### REQUIREMENTS
a) According to the article on Caribbean animal extinctions, in what year did French colonization of Guadeloupe begin?
b) Continue the article on Caribbean animal extinctions in Guadeloupe from the point where it stops.

Caribbean Animal Extinctions Began with the Conquistadors, Says Study

[Thanks, Peter Jordens, for bringing this item to our attention.] Rudra Bhushan (Ancient Origins) writes about the Caribbean animal extinctions that started with European exploration and colonization. (This is the understatement of the year, you say?)

The beautiful, inhabited archipelago of islands in the south of the Caribbean, called Guadeloupe, was sighted by conquistador Christopher Columbus, in 1493, and the Caribbean became part of the “New World.” A recent study shows that Caribbean animal extinctions were non-existent until Europeans began “cultivating” their new territories. And by extension climate change also began when Caribbean animal extinctions got started, as the Westerners turned huge forests into fertile fields of crops to export to Europe and elsewhere.

Using a methodology of carbon dating the remains and the surroundings sediments, the focus of the Caribbean animal extinctions study was centered around the Anthropocene epoch , especially the last 500 years. “What we found is that we have massive biodiversity in the past record, with several species we were unaware were present there in the past, and also several species that were never described before,” lead author Bochaton, also from the Centre National de la Recherche Scientifique told AFP.

Animal groups across 31 sites were analyzed, across 16 animal types, on all of Guadeloupe’s islands. While Columbus arrived in Guadeloupe in 1493, French colonization started in 1635 and led to a disappearance of Guadeloupe’s indigenous people within 20 years. Bochaton added that, “we observed no extinction in the Amerindian time.”

The Anthropocene and Habitat Destruction

The Anthropocene is a proposed geological epoch that commences with the impact of human beings significantly altering the Earth’s climate and ecosystems, and ultimately causing modern-day climate change. Human impacts on “nature” accelerated significantly during the Industrial Revolution, but the era of mercantile trade and exploration by Europe in the 15th and 16th centuries is when the pace of climate change really started to speed up.

Existing pre-colonial records show that the native populations lived harmoniously with snakes and lizards. In fact, the snake and lizard populations actually blossomed during this long history of untroubled-by-European existence. No extinctions were recorded during this period, and 2 new lizard species were recorded, according to the release by Max Planck Institute .

“The long-term data from Guadeloupe are concerning,” notes Professor Nicole Boivin, Director of the Department of Archaeology at the MPI in Jena. “Snakes and lizards persisted through a broad range of climatic, environmental and human-induced changes on Guadeloupe over thousands of years. They do not appear to be sensitive animals. Yet in the last few hundred years, their diversity has plummeted.”

### GIVEN DATA
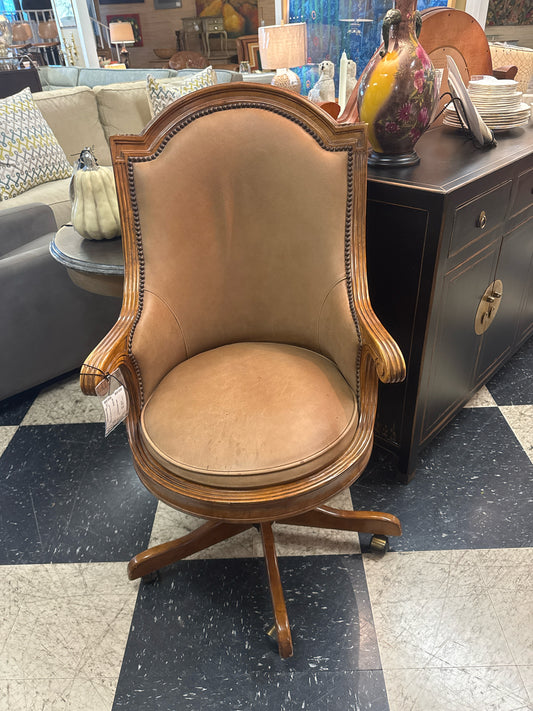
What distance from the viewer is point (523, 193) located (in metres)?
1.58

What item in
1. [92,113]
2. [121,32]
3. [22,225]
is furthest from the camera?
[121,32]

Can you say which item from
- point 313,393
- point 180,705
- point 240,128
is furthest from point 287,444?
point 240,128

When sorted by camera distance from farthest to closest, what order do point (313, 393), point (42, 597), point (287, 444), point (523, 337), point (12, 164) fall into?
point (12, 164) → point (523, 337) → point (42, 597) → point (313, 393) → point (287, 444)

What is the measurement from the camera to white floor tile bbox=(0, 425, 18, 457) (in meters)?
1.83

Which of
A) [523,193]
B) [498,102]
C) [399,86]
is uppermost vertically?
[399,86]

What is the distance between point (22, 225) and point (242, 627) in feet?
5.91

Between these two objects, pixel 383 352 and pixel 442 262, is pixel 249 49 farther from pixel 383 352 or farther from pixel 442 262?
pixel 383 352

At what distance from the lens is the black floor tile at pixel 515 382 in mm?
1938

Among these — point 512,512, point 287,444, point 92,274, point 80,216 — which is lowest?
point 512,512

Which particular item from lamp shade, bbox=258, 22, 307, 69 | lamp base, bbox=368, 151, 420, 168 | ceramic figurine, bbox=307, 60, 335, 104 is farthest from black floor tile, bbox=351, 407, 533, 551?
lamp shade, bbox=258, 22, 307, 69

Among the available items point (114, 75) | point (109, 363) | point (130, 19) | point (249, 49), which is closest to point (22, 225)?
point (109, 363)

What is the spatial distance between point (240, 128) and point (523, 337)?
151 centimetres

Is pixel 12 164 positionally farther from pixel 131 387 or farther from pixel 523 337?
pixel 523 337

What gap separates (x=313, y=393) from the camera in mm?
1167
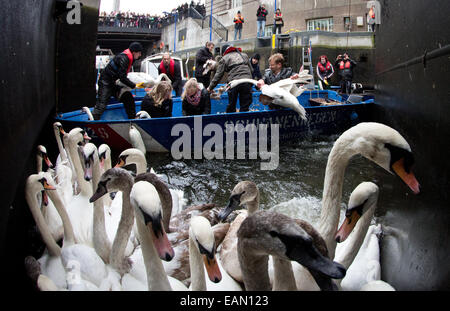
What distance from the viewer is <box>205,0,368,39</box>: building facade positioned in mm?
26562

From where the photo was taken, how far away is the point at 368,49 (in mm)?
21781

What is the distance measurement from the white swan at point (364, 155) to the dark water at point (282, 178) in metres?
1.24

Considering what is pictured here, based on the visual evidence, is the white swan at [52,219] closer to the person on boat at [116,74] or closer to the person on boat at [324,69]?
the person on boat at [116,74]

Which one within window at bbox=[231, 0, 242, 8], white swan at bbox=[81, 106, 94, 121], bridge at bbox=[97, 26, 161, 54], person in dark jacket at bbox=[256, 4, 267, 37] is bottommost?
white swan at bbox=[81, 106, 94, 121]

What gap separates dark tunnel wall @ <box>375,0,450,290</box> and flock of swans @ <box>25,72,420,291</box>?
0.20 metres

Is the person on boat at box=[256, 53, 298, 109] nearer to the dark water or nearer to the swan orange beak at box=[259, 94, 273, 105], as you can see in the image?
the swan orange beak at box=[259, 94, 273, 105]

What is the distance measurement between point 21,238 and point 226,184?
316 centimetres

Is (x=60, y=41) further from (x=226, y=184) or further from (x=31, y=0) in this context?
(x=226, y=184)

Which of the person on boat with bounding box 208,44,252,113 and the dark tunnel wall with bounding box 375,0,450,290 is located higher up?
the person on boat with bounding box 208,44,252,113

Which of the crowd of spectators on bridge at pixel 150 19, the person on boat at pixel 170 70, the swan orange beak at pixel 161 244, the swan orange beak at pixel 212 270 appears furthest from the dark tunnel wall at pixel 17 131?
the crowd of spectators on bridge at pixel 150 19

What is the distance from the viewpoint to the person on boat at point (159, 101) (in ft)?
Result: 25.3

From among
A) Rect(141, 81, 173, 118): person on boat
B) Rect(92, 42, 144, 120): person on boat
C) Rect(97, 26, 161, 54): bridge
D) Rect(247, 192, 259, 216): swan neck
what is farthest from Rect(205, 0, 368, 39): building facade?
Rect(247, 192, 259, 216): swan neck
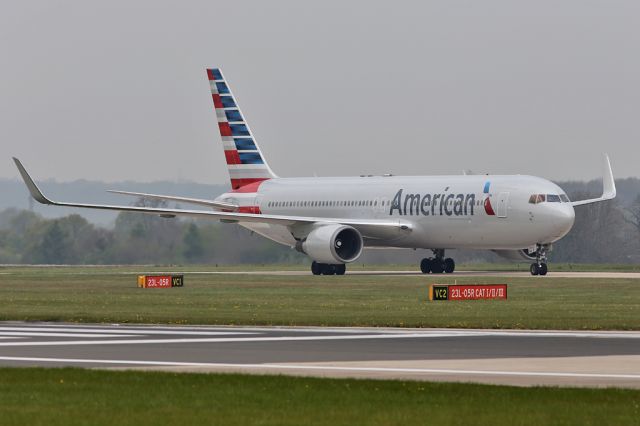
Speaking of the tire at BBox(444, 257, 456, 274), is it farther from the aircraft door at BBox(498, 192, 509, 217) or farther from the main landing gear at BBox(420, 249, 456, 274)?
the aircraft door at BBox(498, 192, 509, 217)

### EXERCISE ANSWERS
a) 1635

b)
One of the main takeaways, which has always been prominent throughout history, is that the coming of Europeans also heralded the advent of large-scale forest clearing for commercial agricultural land. This was combined with soil degradation on a massive scale, causing the decimation of local insect populations, and, by extension, many species in the food chain.

“Our research strongly advocates for the study of past biodiversity to address current conservation issues and for the study of less charismatic animals like reptiles, which are an essential part of tropical ecosystems,” says Bochaton.

Indigenous Human Beings Versus The “Modern” Colonizers

“In recent years, recognition of early human impacts has led to a kind of acceptance of humans as this inherently destructive species,” says Professor Boivin. “Yet the Guadeloupe data clearly show that Indigenous lifeways were supportive of snake and lizard biodiversity, whereas European ones were not. This provides us with important information for future management and sustainability initiatives, and calls into question some of the ways conservationists deal with Indigenous communities globally.”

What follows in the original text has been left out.